Rendered images with source text
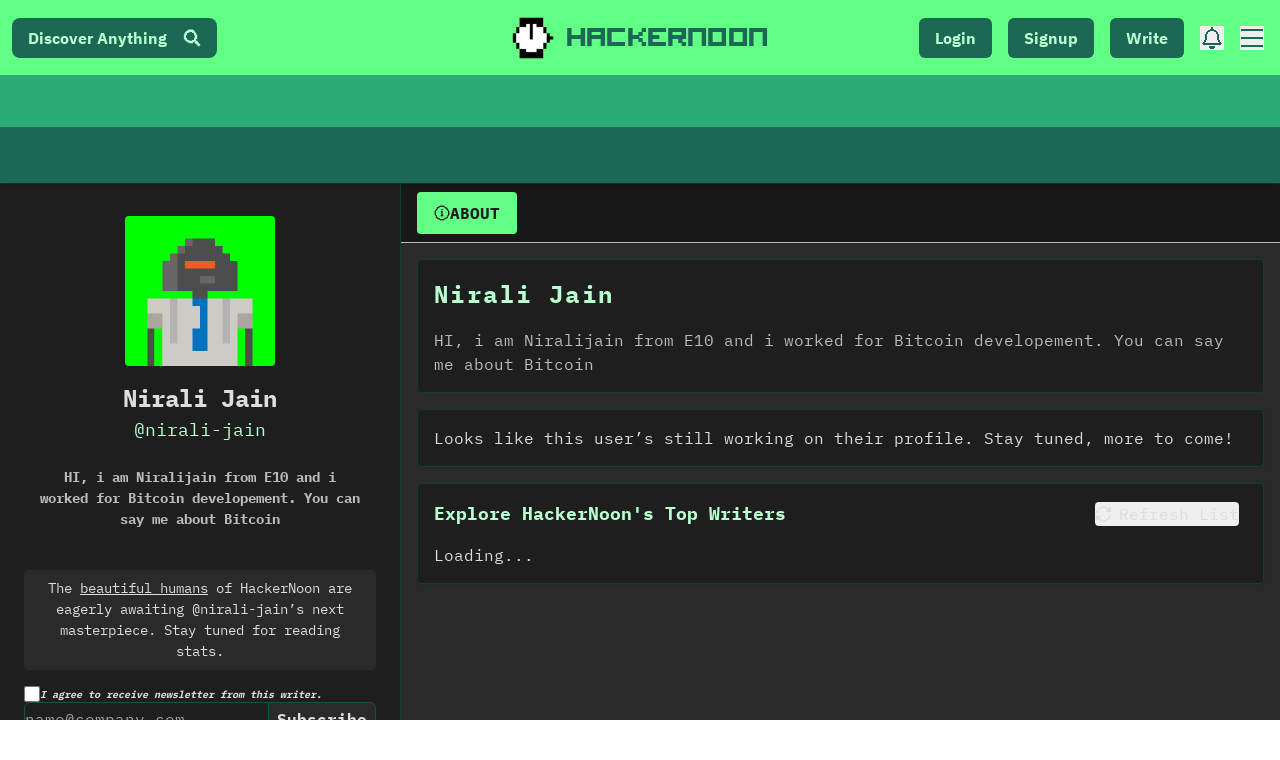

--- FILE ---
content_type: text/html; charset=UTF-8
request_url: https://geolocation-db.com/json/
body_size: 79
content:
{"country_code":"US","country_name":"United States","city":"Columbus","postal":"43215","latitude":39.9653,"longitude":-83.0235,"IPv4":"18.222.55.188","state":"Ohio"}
--
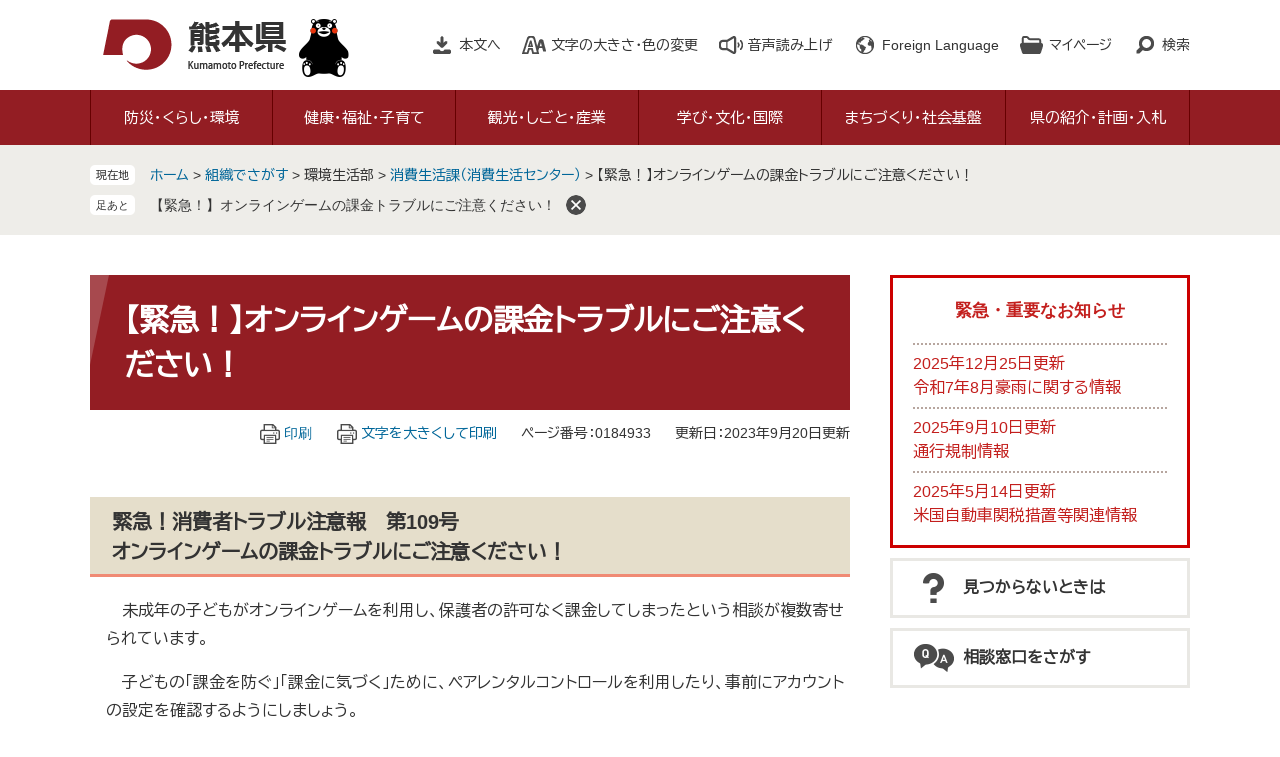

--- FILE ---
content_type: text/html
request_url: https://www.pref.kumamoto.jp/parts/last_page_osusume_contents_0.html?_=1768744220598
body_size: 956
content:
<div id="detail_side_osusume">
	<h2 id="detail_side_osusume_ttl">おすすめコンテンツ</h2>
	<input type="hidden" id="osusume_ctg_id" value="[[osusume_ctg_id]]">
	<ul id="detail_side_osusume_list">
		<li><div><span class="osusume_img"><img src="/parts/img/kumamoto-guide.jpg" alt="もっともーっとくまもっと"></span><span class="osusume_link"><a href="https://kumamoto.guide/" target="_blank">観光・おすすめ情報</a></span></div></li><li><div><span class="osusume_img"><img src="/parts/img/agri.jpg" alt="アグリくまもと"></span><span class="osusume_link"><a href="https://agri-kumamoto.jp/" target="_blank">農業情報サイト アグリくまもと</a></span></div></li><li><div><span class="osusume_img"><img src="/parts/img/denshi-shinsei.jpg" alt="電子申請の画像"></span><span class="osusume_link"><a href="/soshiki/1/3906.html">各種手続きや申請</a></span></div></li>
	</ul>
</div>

TASK DESCRIPTION :: Your answer should consist of each line of the data above in which the word "parts" occurs.

EXERCISE ANSWER ::
request_url: https://www.pref.kumamoto.jp/parts/last_page_osusume_contents_0.html?_=1768744220598
		<li><div><span class="osusume_img"><img src="/parts/img/kumamoto-guide.jpg" alt="もっともーっとくまもっと"></span><span class="osusume_link"><a href="https://kumamoto.guide/" target="_blank">観光・おすすめ情報</a></span></div></li><li><div><span class="osusume_img"><img src="/parts/img/agri.jpg" alt="アグリくまもと"></span><span class="osusume_link"><a href="https://agri-kumamoto.jp/" target="_blank">農業情報サイト アグリくまもと</a></span></div></li><li><div><span class="osusume_img"><img src="/parts/img/denshi-shinsei.jpg" alt="電子申請の画像"></span><span class="osusume_link"><a href="/soshiki/1/3906.html">各種手続きや申請</a></span></div></li>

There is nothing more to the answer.